Our fascination with this polite side of Hannibal is perhaps one reason that the end of the film Hannibal differs so greatly from book to film. We are, in fact, often fascinated by bad guys, and I think part of this is due to an American fascination with the outlaw figure, going back to the myth of the West, the gunslinger, and the outlaw with a heart of gold. In the film, Hannibal cuts off his own hand so that he can escape from Clarice without hurting her; in the book, Hannibal drugs Clarice and tries to recondition her to become a new Mischa, and while that doesn’t totally work, Claire and Hannibal become lovers and run away together. After all his promises to leave her alone, that the world is more interesting with her in it, an ending that pushes the two together and has Hannibal usurping Claire’s free will falls flat, and it especially would in a visual sense, when everything seems more visceral.

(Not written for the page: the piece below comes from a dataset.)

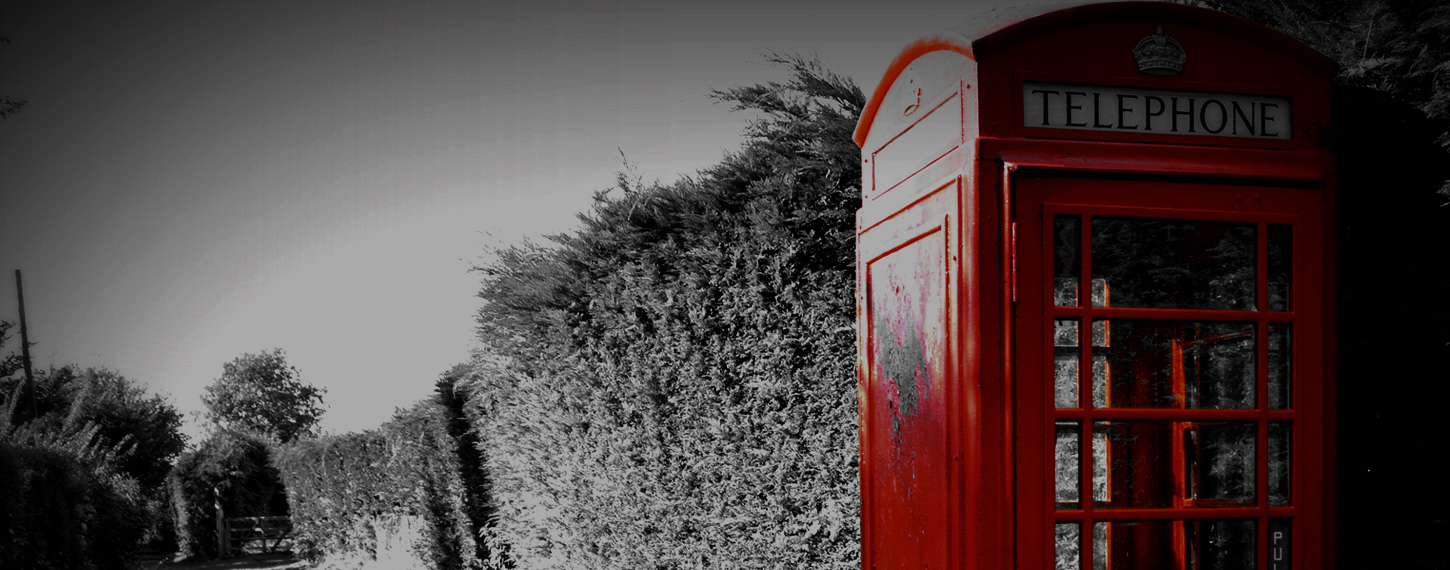 Red Telephone Boxes next to a wall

And then, speaking of visceral, there are the two latest incarnations of Hannibal Lecter, the highly acclaimed NBC series and the less-well received 2007 prequel film Hannibal Rising. In Hannibal Rising, Gaspard Ulliel plays a young Hannibal Lecter; we see the death of Mischa, Hannibal’s years in an orphanage as a mute boy who was kind to the young and weak but sought revenge on bullies, and Hannibal’s move to his uncle’s home, where he becomes quasi-involved with his uncle’s wife, a beautiful Japanese woman. Hannibal’s first kill (and first willful act of cannibalism) is a butcher who insults his aunt, and he then embarks upon a revenge-quest, killing and eating all the men involved in Mischa’s death. We re-imagine the character as we learn more about him, something that is an important part of re-tellings and prequels. And in the new series Hannibal, we are treated to another previously unknown part of Hannibal’s history: the time between his success as a psychiatrist and his capture by Will Graham. In short, we keep building his story, wanting to fill in the gaps. We keep watching Hannibal, reading him—and that means that we keep writing him, too.

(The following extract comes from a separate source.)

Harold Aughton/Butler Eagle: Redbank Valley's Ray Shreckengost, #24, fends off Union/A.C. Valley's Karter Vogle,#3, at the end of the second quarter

At some point in every version of this story, Hannibal has been called a monster. But what is a monster? The word “monster” comes from the base “monere,” which means “to warn” and there are varied uses of it, from the literal ideas of disfigurement and evil deeds to the fantastic ideas of made-up beasts and urban legends. And Hannibal is a prime example of a human monster, meant to warn us. He warns us of the facade of politeness, money, and refinement–because he is all of those things, yet he eats people, a huge cultural taboo. He warns us of the high cost of war. He reminds us of our cultural ambivalence toward children and childhood and of our ultimate taboos. That is why he is compelling, and that is why we immerse ourselves in his story over and over–he is the most appealing sort of monster…
We want to have dinner with Dr. Lecter, but we’re terrified of what might be on the menu.